Reading List
- Modern CSS Layout, power and responsibility – Rachel Andrew makes the important point that if CSS Grid Layout loses subgrid, visual tools will produce flat HTML structures so everything is a direct child of the grid, thereby damaging HTML semantic quality (especially important as Grid Layout is the most natural, designer-friendly way to lay out pages)
- Mozilla’s Firefox extensions are changing to be “largely compatible with the model used by Chrome and Opera”, perhaps including some Opera extras like sidebar API. Although they’d “like add-on development to be more like Web development: the same code should run in multiple browsers”, Mozilla will use their own .xpi format and require (unspecfiied) “small changes” to Blink extensions rather than using the vendor-neutral .nex format Opera proposed and uses, because apparently they’re “skeptical of the benefits of standard packaging“.

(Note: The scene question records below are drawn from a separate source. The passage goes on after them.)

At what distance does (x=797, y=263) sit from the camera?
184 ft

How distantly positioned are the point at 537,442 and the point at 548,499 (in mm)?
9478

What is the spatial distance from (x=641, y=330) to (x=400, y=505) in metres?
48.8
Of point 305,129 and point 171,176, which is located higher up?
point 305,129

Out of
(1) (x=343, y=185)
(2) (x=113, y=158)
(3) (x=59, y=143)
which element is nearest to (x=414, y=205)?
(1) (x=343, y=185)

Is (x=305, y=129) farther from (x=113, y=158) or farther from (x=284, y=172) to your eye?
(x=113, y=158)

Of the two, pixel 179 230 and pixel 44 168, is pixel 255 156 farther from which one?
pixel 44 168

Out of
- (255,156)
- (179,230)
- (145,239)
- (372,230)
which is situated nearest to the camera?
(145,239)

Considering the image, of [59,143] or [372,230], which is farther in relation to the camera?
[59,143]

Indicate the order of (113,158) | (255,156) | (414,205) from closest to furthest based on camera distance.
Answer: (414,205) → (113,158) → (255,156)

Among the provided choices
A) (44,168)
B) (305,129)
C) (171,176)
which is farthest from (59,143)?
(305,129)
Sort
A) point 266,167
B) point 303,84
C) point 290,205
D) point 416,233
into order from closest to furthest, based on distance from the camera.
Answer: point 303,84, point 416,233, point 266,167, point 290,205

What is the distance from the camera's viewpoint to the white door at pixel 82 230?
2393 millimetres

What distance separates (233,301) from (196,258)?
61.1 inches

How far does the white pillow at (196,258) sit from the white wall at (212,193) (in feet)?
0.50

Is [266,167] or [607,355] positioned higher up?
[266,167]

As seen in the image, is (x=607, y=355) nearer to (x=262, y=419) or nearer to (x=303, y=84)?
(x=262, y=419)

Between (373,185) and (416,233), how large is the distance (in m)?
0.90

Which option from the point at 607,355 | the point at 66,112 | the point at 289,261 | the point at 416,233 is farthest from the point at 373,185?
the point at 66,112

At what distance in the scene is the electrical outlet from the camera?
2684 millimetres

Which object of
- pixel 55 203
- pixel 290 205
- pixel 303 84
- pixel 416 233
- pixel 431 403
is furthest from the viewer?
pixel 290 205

- Mobile Browsing Around The World by Peteypoo Gasston
- Responsive Images Pt. 2 with Yoav Weiss – Yoav puts on a funny voice and draws really fast in this five-minute video
- Where to Put Your Search Role – by Adrian Roselli. TL;DR, not on a <form> element, as that overrides its native semantics
- Making radio buttons and checkboxes easier to use by UK Government Digital Services
- User Agent Intervention – a discussion document by Dmitri “Web Components” Glazkov on what to when “user experience gets so bad that the User Agent is compelled to intervene”
- Using requestIdleCallback, a “new performance API for scheduling work when the user is idle”, says Paul “Idol” Lewis
- Houdini / CSS Face to Face meeting notes (day 1)
- What Open Data can do for Africa’s growing population
- Opera’s “Web on Wheels brings free Wi-Fi to 20 Indian cities – to celebrate our 20th birthday, we’re taking a car around 20 cities for 10 months, bringing free, unlimited WiFi
- EU’s new VAT rules forcing thousands out of business article on VATMOSS – mad EU sales tax changes on digital sales
- WordSafety.com checks your product name against swear words & unwanted associations in 19 languages – caveat emptor, though; it didn’t flag up “Boobie Nob” and “TwinkSpank” for me
- Stems: new open file format for music with separate tracks for drums, vocals, bass, harmony, and also the full stereo song for fallback in non-Stem software
- The Slow Web by Cole Henley, is a well-written musing on the rather badly-written article by Hossein Derakhshan. Paul Robert Lloyd wrote and interesting follow-up, too.